▶ _WHAT THIS TASK INVOLVES_
Please count the lines in the items below that contain the string "nucleus", treating uppercase and lowercase as different. Give only the number.

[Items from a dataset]
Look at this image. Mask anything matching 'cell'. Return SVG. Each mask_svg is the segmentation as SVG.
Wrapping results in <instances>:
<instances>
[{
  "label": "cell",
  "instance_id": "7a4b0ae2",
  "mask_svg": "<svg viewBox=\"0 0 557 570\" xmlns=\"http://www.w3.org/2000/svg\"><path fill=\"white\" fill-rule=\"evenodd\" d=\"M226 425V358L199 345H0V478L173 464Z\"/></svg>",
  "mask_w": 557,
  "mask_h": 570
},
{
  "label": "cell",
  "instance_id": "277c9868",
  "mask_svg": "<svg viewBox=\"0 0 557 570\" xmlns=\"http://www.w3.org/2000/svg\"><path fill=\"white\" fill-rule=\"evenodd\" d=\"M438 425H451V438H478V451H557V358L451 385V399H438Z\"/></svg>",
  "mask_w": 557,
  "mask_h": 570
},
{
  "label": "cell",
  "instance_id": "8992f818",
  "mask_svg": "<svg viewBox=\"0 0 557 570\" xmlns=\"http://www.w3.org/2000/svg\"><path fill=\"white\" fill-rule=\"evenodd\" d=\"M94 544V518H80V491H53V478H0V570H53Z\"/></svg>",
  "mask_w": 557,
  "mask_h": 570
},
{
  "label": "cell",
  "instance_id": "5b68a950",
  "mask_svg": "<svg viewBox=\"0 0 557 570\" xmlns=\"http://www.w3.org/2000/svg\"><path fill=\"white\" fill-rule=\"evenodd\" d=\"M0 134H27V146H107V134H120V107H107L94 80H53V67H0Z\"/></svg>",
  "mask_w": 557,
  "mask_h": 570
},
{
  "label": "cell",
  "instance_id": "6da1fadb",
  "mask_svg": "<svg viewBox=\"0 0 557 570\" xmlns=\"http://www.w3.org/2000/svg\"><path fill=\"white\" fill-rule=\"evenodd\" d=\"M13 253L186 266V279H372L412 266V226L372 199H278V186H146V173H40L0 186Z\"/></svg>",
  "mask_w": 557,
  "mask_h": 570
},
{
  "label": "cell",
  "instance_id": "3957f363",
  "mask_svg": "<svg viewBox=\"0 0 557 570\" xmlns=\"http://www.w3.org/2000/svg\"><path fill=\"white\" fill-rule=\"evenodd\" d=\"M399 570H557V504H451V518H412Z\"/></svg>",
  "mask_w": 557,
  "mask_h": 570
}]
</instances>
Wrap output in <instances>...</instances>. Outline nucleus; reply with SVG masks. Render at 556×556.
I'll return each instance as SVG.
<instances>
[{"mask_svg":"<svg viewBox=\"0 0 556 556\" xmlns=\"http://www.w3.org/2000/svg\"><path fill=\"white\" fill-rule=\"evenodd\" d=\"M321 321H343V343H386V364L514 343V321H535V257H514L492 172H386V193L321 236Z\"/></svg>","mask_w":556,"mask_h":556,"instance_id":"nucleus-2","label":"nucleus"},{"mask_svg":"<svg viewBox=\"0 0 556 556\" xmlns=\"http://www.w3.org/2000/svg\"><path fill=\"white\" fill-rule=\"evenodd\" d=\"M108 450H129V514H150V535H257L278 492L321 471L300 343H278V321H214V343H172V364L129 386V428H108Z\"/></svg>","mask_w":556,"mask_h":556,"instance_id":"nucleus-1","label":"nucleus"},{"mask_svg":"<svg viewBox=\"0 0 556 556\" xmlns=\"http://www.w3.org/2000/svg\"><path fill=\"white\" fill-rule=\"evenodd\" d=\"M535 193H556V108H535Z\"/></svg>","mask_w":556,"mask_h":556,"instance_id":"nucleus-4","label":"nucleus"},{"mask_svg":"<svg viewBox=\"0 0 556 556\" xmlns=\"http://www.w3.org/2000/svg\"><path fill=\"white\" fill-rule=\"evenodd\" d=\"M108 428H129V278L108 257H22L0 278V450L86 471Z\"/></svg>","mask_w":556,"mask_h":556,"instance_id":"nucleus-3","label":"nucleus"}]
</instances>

▶ _IN RESPONSE_
2